It’s amazing! Benar-benar tidak biasa. Saya berpikir, bahwa inilah
pembelajaran yang sebenarnya. Belajar berbahasanya dapat, belajar sainsnya
apalagi. Penanaman nilai-nilai karakternya begitu terlihat dengan begitu
gamblang. Melalui kegiatan makan siang ini saya mendapatkan pelajaran moral nomor
satu; kegiatan makan siang di sekolah, ternyata
tidak sekedar memindahkan status perut dari lapar menjadi kenyang.
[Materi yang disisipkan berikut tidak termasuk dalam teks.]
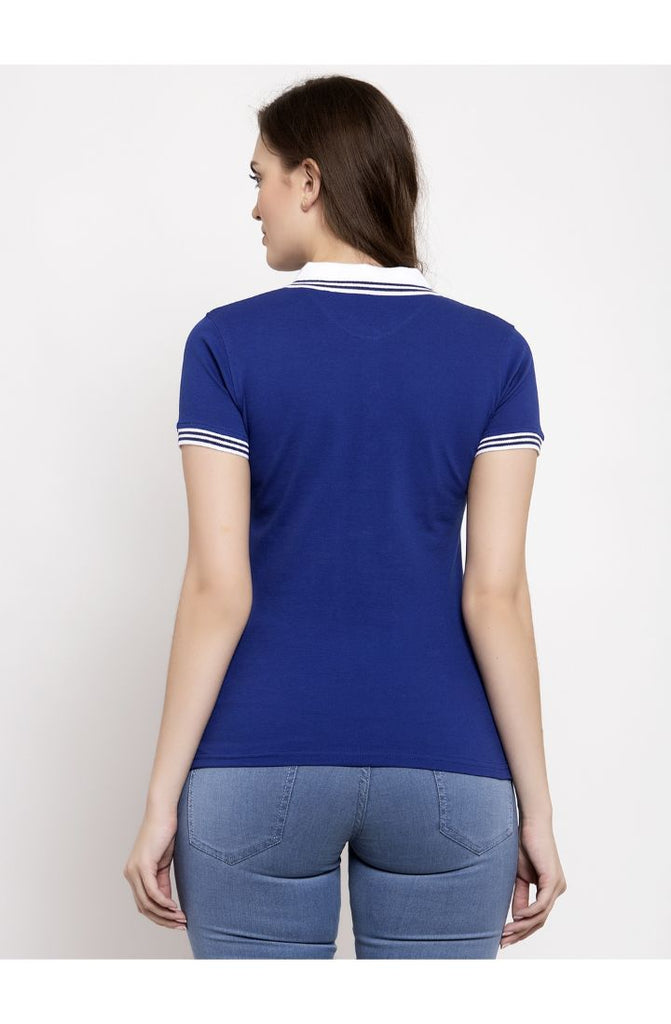 Polo Neck Tees in Royal Blue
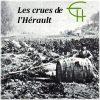 1971-2-01-les-crues-de-l-herault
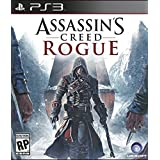 Assassin's Creed Rogue (輸入版:北米)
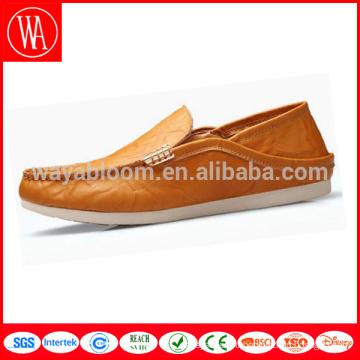 Оптовая повседневная кожаная обувь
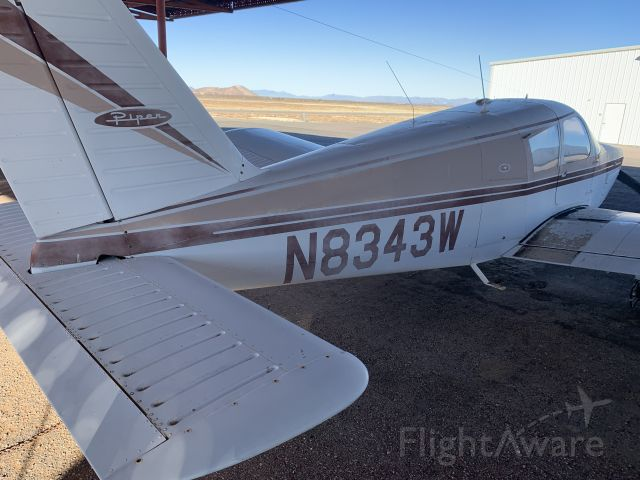 Piper Cherokee (N8343W) - Although tracking shows this aircraft N number flew in 2016 , it has been sitting here at KLRU for at least the last 15 years or longer , owner is deceased , I'm trying to locate family members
kegiatan snack pagi, makan buah |
Di PAUD Buana Kids temuan
pengamatan saya tidak kalah menarik. Anak-anak terlihat mengambil nasi sesuai
kebutuhan. Lalu wadah nasi itu digeser kepada anak di sebelahnya sampai semua dapat
giliran. Sampai pada suatu ketika nasi ternyata tidak bergerak. Masih berada di
atas meja, karena tidak ada anak yang
duduk di atas kursi sebelah anak yang baru saja mengambil nasi. Pemiliki kursi
itu sedang ada di kamar kecil.
Sempat ada anak yang meminta nasi
itu bergerak ke arahnya. Tapi pada saat itu pula ada anak yang mengingatkan, “Sabar menunggu giliran. Teman kita sedang
ada di kamar kecil.” Luar biasanya nasi tetap tidak berpindah sampai anak
itu datang. Pelajaran moral nomor dua. Sabar
menunggu giliran.
Cara guru-gurunya berbahasa juga
menarik dipelajari sekaligus dikaji. Ketika anak mengambil nasi terlalu banyak,
guru akan menyampaikan,
“Apakah Azzam sudah mengambil nasi sesuai kebutuhan?”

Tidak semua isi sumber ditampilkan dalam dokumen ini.